Selection »
[Begin]
2.1 Deposit-taking Institutions


In the most recent half year, the five largest banks earned, in aggregate, an annualised before-tax return on equity of 20.3 per cent (14.3 per cent after tax). This is the latest in a run of impressive results starting in the mid 1990s (Graph 26). Over this period, the before-tax return on equity has been sustained at around 20 per cent despite a significant decline in average interest margins. To a large extent this reflects the success that banks have had in driving down costs. Over the past five years, for example, reductions in costs increased the annual return on equity by more than 10 percentage points, which has more than offset the effect of declining interest margins (Graph 27). Profitability has also been sustained by historically low levels of problem loans.

Measured as a return on assets, the profits of Australian banks are well above those earned by European banks, although in line with the largest banks in the United States (Table 3). The before-tax return on equity, however, is similar to that in a number of other countries, reflecting the fact that the large Australian banks tend to be less highly geared than banks elsewhere.[2] Profits in Australia have tended to be more stable over the past decade than in most other countries.

The latest half-year results for Australian banks show that the pressure on margins evident for at least a decade has continued (Graph 28). A number of structural factors have contributed to this. The first is the shift in the composition of the banks' loan books towards housing lending, which, on average, earns a lower margin than unsecured personal lending and business lending. In the early 1990s, less than a third of banks' total loans were housing loans; today the figure is over 50 per cent (Graph 29).

The second is that margins on a variety of loan products have narrowed. In particular, ongoing strong competition within the home loan market, spurred initially by mortgage managers, has compressed home loan margins. The standard home loan rate is now 1.8 percentage points above the cash rate, compared with over 4 percentage points in 1992. Average margins on business loans have also declined, partly due to an increase in the share of business lending secured by residential property (which carries lower risk premia).

The third is a decline in the share of banks' liabilities accounted for by low-cost retail deposits. Over the past decade, households have placed more of their savings with non-deposit-taking intermediaries, particularly managed funds, while at the same time they have significantly increased their demand for funds from banks, mainly for housing. As a result, banks have increased their recourse to wholesale markets, particularly offshore, to fund the growth in their assets (Graph 30).

The fourth is an increase in competition in the retail deposit market. As in many other areas of banking, an important catalyst for this has been the entry of new players and the expansion of institutions with very small market shares. In particular, competition has been spurred by the introduction of high-yielding internet-based deposit accounts by a number of foreign-owned banks. While the market share of these banks remains quite small, the larger banks have responded with more competitive retail offerings, particularly for customers prepared to conduct their banking electronically (Graph 31).
[End]
Supplied data »
[Begin]
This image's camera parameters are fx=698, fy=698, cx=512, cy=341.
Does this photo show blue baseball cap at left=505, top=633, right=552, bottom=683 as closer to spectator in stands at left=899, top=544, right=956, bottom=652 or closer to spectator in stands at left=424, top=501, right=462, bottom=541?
[End]
Exercise details » Revise the deposit-taking institutions text from the span starting at "The latest half-year" and ending at "per cent (Graph 29).", changing "housing lending" to "mortgage lending", and give that span in full.

Exercise result »
The latest half-year results for Australian banks show that the pressure on margins evident for at least a decade has continued (Graph 28). A number of structural factors have contributed to this. The first is the shift in the composition of the banks' loan books towards mortgage lending, which, on average, earns a lower margin than unsecured personal lending and business lending. In the early 1990s, less than a third of banks' total loans were housing loans; today the figure is over 50 per cent (Graph 29).